For many women in Australia, Monday 15 April, 2024, was a day of emotion and relief. Twenty-five thousand people logged onto the YouTube live stream of the Federal Court of Australia to listen to Justice Michael Lee deliver his judgement on the Lehrmann vs Network 10 and Lisa Wilkinson defamation trial, brought by Lehrmann. This was not just any defamation trial. This trial required the network and Ms Wilkinson to essentially prove on the balance of probabilities (the civil case standard, rather than the burden of proof of a criminal case) that Lehrmann did what they accused him of: rape a young woman, Brittany Higgins, in Parliament House in 2019.
I listened to Justice Lee’s full presentation to the court, and was brought to tears. I know I’m not alone. But this post is not about the profound relief of hearing our legal system acknowledge that women must be believed.
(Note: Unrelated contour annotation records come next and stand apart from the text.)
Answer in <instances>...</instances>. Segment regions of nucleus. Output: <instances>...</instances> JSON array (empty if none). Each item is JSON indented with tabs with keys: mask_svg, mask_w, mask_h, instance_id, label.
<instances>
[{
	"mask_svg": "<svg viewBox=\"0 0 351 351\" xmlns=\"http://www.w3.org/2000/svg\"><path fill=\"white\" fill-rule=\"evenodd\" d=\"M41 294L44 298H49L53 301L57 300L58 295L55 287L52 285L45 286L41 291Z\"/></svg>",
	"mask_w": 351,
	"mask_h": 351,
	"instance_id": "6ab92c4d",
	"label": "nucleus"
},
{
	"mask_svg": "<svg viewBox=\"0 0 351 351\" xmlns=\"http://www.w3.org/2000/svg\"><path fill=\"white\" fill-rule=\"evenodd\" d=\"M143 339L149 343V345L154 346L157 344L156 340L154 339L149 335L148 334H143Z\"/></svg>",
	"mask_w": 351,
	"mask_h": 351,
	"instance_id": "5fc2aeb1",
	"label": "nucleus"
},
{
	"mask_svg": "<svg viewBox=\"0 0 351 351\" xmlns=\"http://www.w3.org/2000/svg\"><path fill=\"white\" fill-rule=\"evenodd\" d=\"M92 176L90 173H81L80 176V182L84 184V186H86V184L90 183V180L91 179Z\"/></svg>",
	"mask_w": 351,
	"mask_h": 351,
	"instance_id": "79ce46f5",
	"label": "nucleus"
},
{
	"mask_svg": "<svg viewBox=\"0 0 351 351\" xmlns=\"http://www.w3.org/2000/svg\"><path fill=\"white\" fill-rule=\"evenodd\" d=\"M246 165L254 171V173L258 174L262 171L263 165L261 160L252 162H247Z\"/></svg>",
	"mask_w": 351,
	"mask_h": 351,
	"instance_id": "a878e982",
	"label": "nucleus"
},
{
Instead, I want to talk about the language of Justice Lee’s judgement, for it is a thing of beauty.
The judgement is an exercise in a carefully reasoned and beautifully written response to a case that was never going to black and white. Justice Lee focuses on the gap between the black and the white, the grey nuance in which lies the likely truth of what happened. In doing so, he delivered some stunning, poignant writing and a delicious array of zingers. This is not to take away from the gravity of the case, or the impact this judgement has on the many women who just ask to be believed. Rather, it shows that within the law, there is room for creativity that enhances the meaning and impact of what is being communicated.
The most repeated phrase being cited is “Having escaped the lions’ den, Mr Lehrmann made the mistake of going back for his hat.” He escaped his criminal trial through juror misconduct, only to bring scrutiny back on himself by bringing a defamation case. I’m not sure of the source of this phrase – perhaps Justice Lee came up with it himself – but what a delight it is, and so apt. It speaks beautifully to the profound arrogance of Lehrmann in bringing this case.
In covering the possible reasons Lehrmann could have had for suggesting the pair go back to Parliament house in the wee hours of the morning, this statement was nastily specific: “After all, Mr Lehrmann said he was going to show Ms Higgins whisky – not Qing Dynasty ceramics.” No doubt such valuable items – the ceramics, not the whisky – are in Parliament House, and would be more worthy of a late night visit of genuine and well-meaning intent than a bottle of whisky.
Justice Lee also leaned heavily on phrases we just don’t hear a lot anymore, but delight those who revel in language. He suggested it unlikely that Higgins had “a fit of the vapours” or that “her frock just [fell] off”, that Mr Lehrmann “went ahead willy-nilly” (oh you punmaster, you), referred to him tongue-in-cheek as a “cad” and dropped the absolute beauty of a word “insouciance”.
In defining the meaning of the word ‘rape’, Justice Lee touched on what, in essence I’m getting at here: the power of language in our past, present and future.
“My inquiry is…relevantly focused upon the natural and ordinary meaning of the word “rape”. Moreover, it must be borne in mind that language is not static; it evolves, and a word’s denotation or connotation is not immune from development and change. Our focus is on what rape means in contemporary Australia – not by reference to what it may have meant historically or may mean in the future…”
And so, in essence, the evolution of language is what allowed Justice Lee to deliver the judgement he did: that on the balance of probabilities, Lehrmann did rape Brittany Higgins, and that therefore it was not defamatory for Network Ten to say he did.
While some may take the lesson that “going back for his hat” in bringing the defamation case was Lehrmann’s critical error, I prefer to lean on Justice Lee for his description of the ridiculousness of what Lehrmann wanted the public to believe in the first place:
“Mr Lehrmann asks me to accept the proposition that it was “a process to get in” to his shared flat (T306.10) and that to avoid this complication, he preferred to: (a) go out of his way to go back to work in the early hours; (b) lie to Parliament House security; (c) sign the necessary register; (d) be issued with a pass; (e) go through a metal detector; (f) be escorted by a security guard to his office; (g) obtain his keys from his office; (h) book another Uber; (i) go back through a Parliamentary exit; (j) meet the rideshare car; and then (k) ride home. Even if he was in the doghouse because he had stayed out late, I think it is safe to conclude that the process of getting into a flat he shared with his girlfriend would have been a significantly less elaborate exercise.”
This is delightful writing, bringing a necessary and just judgement to what has been a distressing and devastating time in the practice of Australian law and in the media, and of course for Brittany Higgins.
To all women out there: I believe you, always.